WHAT IS REQUIRED: Pick up the note on the ISPOR Athens 2008 conference where it stops, and continue it past its last sentence.
### EXCERPT TO READ
ISPOR Athens 2008 re-cap

Hello everyone,

back from 14 days of travel I thought I put together a short note on this year's European ISPOR conference in Athens. Certainly the venue was so much better than last year, and the weather for early November couldn't have been nicer, especially over the weekend. Needless to say that Athens had a lot to offer from cultural aspects to entertainment. Hope you all checked out the view from the Galaxy bar at the Hilton - the illuminated Acropolis by night, just amazing.
I have been networking and doing lots of internal stuff therefore didn't attend too many sessions. Just a few comments therefore on points I personally found interesting.
######
### SUPPLIED DATA
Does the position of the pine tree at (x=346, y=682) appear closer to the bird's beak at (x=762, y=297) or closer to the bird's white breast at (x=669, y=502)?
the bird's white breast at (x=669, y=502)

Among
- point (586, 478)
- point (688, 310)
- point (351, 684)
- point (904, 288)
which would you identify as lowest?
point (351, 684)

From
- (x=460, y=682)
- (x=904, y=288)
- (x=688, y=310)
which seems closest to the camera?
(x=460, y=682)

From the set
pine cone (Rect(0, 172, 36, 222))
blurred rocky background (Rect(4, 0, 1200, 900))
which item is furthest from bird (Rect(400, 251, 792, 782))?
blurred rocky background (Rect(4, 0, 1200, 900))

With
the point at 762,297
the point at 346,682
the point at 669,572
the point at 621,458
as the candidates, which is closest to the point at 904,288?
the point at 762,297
######
TASK RESPONSE:
The harmonization discussion of the first plenary session was obviously not new and the idea still reminds me of the approaches taken by centralized economies of the former Eastern socialist block where many people seemed to believe that centralization and broad government interference and small long term planning committees will know better about the preferences of individuals and society, instead of letting the mechanisms of 'trial and error' combined with some healthy competition find out what might work best in each setting. From that perspective, the outcome of this session was to be expected - harmonization of methods and frameworks perhaps possible and useful to some extend, decision making and cost-effectiveness is a local matter - well, what else and rightly so. This topic is now probably sufficiently discussed and needs no repetition.
The old QALY discussion has not come too any new insights either, however here I find is still some work to be done as I am a strong believer that the QALY doctrine of some countries needs to be revisited - especially for the patient's benefit.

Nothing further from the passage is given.